KJIPUKTUK (Halifax) – Late last year I wrote about my frustration of being passed over when I visited the IWK emergency department with my grandson. 

See also: Raymond Sheppard: Passed over

As a result I was asked to meet with some ranking members of the executive of the IWK hierarchy. I met with Tanya Sheppard and Jane Palmer, both individuals of European descent. 

During our one-hour discussion I restated the facts of my visit to the IWK Hospital for Children in Halifax with my grandson on Sunday December 1, 2019. I felt and still feel, or should I say I know, that I was passed over because I am African Nova Scotian. 

I also mentioned that the IWK has cameras at the hospital and the cameras will not lie unless they are tampered with. 

Both Ms. Sheppard and Ms. Palmer were respectful and kind during our discussion. Ms. Palmer did most of the talking for this team of two. She said that there may have been the perception of being passed over, but the perception is my reality. I then stated that ignorance is no excuse for racism in causing pain.

Ms. Palmer acknowledged that there is a need to be proactive on behalf of those in need of healthcare, especially where persons coming into a facility are in a vulnerable state.

Ms. Palmer asked what I feel could be done to improve relations and one’s experience when there is a need to visit a medical facility.

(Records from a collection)

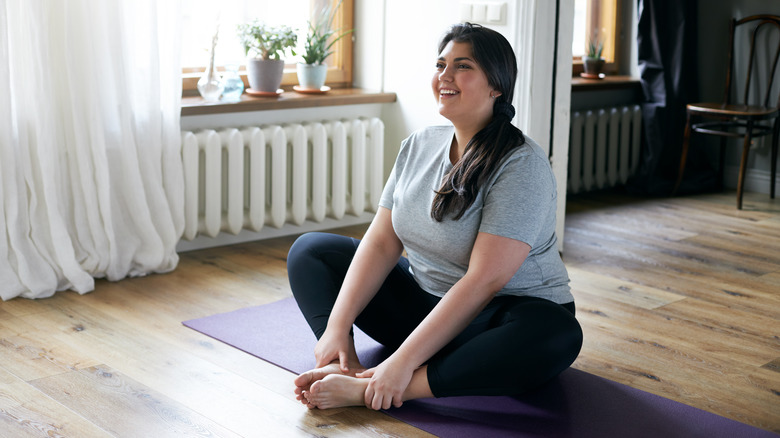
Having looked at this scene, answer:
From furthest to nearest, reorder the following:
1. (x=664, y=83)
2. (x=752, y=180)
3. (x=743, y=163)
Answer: (x=752, y=180) < (x=664, y=83) < (x=743, y=163)

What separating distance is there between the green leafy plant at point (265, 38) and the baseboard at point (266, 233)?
695 mm

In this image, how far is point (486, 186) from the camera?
6.29 ft

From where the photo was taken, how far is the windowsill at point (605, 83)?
4590 millimetres

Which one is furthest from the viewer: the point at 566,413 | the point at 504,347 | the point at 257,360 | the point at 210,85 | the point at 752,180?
the point at 752,180

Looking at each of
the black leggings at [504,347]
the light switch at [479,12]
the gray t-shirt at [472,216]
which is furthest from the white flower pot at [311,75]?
the black leggings at [504,347]

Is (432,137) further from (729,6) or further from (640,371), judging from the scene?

> _What you will do_
1. Summarize the account of the IWK meeting in two sentences.
2. Reproduce the stretch of the account of the IWK meeting from "KJIPUKTUK (Halifax) –" through "are tampered with.".
These entries have no connection to the account of the IWK meeting.

> _Solutions to the tasks_
1. After writing about being passed over at the IWK emergency department with a grandson, the writer met with Tanya Sheppard and Jane Palmer of the IWK executive and restated the belief that this happened because the writer is African Nova Scotian. Ms. Palmer, who along with Ms. Sheppard was respectful and kind, acknowledged a need to be proactive for vulnerable people seeking healthcare and asked what could be done to improve people's experiences at medical facilities.

2.
KJIPUKTUK (Halifax) – Late last year I wrote about my frustration of being passed over when I visited the IWK emergency department with my grandson. 

See also: Raymond Sheppard: Passed over

As a result I was asked to meet with some ranking members of the executive of the IWK hierarchy. I met with Tanya Sheppard and Jane Palmer, both individuals of European descent. 

During our one-hour discussion I restated the facts of my visit to the IWK Hospital for Children in Halifax with my grandson on Sunday December 1, 2019. I felt and still feel, or should I say I know, that I was passed over because I am African Nova Scotian. 

I also mentioned that the IWK has cameras at the hospital and the cameras will not lie unless they are tampered with.